Em apenas uma semana, em março, três pedidos de impeachment foram protocolados contra o presidente na Câmara dos Deputados. Um deles foi feito pelo deputado federal, ex-aliado do presidente Jair Bolsonaro (sem partido), Alexandre Frota (PSDB-SP).
Ele defende que foram pelo menos cinco crimes de responsabilidade: convocação para manifestação no dia 15 de março, configurando crime contra a segurança nacional, crime contra a administração pública, por proibir a participação do jornal Folha de S. Paulo de uma cobertura de um evento público e atacar as jornalistas Patrícia Campos Mello e Vera Magalhães, quebra do decoro do cargo e crime contra a saúde pública acentuado pela pandemia do novo coronavírus.

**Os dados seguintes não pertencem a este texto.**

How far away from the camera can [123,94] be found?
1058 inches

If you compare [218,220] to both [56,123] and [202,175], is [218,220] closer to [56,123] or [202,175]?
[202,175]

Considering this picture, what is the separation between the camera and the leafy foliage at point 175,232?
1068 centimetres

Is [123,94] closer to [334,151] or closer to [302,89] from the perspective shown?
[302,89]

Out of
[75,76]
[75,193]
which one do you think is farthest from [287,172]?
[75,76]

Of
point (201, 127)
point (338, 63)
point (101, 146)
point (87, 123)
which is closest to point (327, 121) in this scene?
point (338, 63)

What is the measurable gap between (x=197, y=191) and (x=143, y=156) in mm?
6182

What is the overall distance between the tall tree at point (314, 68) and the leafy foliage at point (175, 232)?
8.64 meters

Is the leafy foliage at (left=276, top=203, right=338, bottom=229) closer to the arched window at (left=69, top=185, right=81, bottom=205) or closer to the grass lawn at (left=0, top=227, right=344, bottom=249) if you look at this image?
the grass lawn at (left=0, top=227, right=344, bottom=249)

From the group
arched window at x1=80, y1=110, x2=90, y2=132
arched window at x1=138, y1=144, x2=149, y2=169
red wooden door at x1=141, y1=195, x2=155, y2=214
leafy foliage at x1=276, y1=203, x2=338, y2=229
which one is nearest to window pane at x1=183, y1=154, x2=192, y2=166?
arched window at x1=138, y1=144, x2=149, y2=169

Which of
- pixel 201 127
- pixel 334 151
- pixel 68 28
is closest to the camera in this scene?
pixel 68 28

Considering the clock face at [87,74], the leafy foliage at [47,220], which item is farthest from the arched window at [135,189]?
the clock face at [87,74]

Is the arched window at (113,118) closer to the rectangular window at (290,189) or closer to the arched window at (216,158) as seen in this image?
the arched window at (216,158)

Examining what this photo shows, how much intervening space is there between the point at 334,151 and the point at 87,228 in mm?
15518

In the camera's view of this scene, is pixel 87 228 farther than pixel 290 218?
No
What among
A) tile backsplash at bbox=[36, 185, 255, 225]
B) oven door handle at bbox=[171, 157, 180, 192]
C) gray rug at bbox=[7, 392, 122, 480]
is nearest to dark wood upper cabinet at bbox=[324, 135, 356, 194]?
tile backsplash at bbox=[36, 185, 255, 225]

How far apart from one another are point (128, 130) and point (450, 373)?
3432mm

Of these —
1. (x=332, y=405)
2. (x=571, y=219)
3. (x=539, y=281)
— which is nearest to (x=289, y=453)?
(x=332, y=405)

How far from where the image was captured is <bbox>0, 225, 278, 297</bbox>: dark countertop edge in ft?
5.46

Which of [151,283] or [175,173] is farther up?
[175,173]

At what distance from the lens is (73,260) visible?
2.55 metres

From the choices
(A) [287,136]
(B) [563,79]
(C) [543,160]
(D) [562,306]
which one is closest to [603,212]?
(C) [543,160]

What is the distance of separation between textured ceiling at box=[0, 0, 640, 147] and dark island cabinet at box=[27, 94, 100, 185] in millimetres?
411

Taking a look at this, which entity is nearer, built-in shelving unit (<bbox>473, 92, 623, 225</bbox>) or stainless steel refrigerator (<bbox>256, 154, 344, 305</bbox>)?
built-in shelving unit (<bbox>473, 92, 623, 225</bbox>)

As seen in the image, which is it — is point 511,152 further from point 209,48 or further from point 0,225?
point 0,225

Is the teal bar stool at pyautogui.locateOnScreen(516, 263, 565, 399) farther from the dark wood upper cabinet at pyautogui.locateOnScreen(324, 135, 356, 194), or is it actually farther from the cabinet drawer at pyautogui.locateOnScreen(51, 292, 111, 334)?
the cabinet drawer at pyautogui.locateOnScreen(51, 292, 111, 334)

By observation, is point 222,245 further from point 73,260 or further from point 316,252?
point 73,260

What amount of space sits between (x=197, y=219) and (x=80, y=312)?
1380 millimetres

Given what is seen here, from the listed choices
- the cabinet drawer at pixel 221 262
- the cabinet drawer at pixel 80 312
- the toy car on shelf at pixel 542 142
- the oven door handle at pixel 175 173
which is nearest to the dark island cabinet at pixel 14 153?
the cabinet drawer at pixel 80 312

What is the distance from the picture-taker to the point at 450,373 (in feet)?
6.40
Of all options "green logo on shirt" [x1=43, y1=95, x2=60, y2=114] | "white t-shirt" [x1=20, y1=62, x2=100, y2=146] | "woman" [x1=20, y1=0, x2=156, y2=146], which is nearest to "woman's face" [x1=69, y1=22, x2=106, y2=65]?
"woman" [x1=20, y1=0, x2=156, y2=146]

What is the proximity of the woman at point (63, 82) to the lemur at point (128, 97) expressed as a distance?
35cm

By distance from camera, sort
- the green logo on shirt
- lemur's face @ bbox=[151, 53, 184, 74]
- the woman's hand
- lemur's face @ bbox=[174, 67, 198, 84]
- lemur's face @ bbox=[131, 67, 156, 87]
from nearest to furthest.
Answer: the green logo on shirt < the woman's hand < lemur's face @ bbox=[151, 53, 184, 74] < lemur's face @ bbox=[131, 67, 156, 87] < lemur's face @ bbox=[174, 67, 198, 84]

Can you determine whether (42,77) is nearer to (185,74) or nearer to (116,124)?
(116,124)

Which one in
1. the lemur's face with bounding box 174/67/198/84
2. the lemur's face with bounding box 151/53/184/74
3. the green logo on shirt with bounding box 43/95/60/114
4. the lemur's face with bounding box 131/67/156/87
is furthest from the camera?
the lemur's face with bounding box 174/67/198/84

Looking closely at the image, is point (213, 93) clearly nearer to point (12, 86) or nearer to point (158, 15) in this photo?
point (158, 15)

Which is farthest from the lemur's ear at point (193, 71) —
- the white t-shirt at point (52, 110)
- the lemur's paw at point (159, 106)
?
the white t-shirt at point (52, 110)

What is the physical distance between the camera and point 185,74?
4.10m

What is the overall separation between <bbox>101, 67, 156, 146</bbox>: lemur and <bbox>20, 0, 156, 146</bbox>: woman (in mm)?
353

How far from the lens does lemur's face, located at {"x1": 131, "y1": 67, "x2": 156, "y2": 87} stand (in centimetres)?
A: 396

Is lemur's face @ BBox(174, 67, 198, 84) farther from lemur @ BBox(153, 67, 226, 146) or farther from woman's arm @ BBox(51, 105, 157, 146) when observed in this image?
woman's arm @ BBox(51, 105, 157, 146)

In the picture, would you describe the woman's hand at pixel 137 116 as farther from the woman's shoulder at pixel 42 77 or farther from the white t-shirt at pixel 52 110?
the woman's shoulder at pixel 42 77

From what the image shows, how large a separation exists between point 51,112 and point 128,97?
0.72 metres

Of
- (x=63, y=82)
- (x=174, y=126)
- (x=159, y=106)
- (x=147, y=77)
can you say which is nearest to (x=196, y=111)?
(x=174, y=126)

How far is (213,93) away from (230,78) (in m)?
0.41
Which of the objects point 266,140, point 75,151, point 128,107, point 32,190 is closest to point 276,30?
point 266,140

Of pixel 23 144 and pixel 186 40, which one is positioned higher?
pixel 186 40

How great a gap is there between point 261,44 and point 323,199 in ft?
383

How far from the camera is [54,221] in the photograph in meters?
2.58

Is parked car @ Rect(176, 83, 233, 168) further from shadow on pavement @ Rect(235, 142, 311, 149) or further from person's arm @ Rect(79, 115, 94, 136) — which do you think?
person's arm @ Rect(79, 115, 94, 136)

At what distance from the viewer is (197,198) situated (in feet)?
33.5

O pedido foi solicitado pelo deputado da Assembleia Legislativa do Distrito Federal, Leandro Grass (Rede). No documento, ele cita a convocação para manifestação no dia 15 de março, os ataques à jornalista Patrícia Campos Mello, quebra de decoro quando Bolsonaro divulgou em suas redes sociais o episódio do “golden shower” e a determinação da comemoração do golpe de 1964 às Forças Armadas.
Políticos do PSOL também entraram com um pedido de impeachment ao defenderem que Bolsonaro incorreu contra a Constituição ao incitar manifestações contra o Congresso Nacional e o STF e romper o isolamento social.

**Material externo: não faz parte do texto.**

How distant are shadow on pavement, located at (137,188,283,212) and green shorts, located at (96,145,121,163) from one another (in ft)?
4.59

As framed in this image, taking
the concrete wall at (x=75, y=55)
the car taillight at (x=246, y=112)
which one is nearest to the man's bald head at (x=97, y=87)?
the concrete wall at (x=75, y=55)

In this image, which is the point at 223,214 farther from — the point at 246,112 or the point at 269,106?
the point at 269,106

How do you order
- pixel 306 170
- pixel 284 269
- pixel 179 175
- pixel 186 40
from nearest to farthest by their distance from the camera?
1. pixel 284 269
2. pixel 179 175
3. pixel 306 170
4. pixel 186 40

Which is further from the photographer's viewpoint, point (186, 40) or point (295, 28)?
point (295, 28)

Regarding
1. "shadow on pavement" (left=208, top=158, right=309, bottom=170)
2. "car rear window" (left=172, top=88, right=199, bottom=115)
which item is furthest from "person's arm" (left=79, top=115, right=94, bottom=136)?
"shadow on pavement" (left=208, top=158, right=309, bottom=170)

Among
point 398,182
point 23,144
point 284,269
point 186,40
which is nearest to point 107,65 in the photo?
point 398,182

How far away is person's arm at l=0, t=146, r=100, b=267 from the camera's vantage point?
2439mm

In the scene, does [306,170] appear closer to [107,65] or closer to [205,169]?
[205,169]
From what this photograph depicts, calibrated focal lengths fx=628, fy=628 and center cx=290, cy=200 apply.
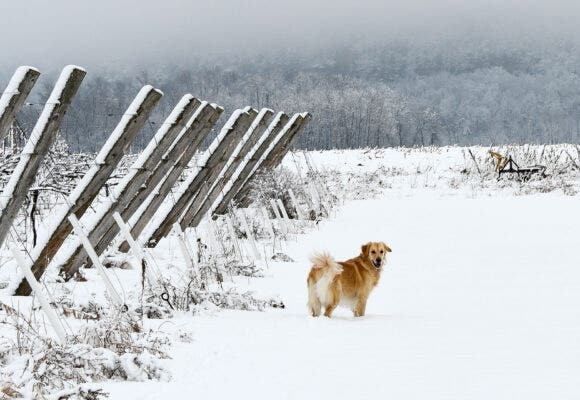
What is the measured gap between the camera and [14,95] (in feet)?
13.3

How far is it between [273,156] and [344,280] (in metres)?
8.33

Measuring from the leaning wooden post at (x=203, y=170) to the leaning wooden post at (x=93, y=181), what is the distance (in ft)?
7.85

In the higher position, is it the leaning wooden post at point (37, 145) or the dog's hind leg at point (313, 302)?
the leaning wooden post at point (37, 145)

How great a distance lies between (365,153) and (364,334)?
29830 millimetres

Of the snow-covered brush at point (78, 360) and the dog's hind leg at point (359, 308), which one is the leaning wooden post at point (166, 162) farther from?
the snow-covered brush at point (78, 360)

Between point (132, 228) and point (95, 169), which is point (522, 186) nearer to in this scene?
point (132, 228)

Em carta conjunta, Rede Sustentabilidade, Unidade Popular, Consulta Popular, PCB, PRC, PDT e PV declaram que estão estudando ações judiciais contra Bolsonaro e sua postura diante do combate ao Coronavírus, com o "intuito de salvaguardar vidas em nossa cidade, bem como mobilizando-nos em diversas ações de natureza política."
Os partidos ressaltam que a atitude do presidente incentiva a população a descumprir o confinamento, o que pode aumentar exponencialmente o número de infectados e de mortos e levar o sistema público de saúde ao colapso. De acordo com os diretórios, "o discurso criminoso e irresponsável do presidente custará vidas, principalmente dos mais pobres, vulneráveis e moradores das periferias."

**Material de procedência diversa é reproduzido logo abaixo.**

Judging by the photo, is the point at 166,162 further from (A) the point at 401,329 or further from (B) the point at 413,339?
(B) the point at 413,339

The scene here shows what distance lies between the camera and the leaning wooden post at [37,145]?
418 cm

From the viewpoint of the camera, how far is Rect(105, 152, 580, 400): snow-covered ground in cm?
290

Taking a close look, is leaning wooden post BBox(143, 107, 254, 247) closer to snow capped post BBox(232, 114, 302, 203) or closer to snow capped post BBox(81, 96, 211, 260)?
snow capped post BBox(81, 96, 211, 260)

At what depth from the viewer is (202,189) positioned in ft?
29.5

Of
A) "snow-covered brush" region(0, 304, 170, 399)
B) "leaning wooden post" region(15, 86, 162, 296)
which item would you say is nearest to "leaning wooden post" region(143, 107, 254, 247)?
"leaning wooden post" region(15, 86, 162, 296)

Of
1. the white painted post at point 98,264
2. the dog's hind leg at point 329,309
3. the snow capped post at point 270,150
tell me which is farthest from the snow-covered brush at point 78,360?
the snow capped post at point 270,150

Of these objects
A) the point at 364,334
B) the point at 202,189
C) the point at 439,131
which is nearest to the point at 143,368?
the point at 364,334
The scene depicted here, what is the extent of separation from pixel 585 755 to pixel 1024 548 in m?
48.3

Na sociedade civil, Frente Brasil Popular e Frente Povo Sem Medo passaram a defender a bandeira “Fora Bolsonaro”. Também em carta conjunta, os movimentos afirmam que tirar Bolsonaro da Presidência da República “é fundamental para enfrentar o coronavírus, salvar a vida dos brasileiros e pavimentar o caminho para superar as crises econômica, política e social”.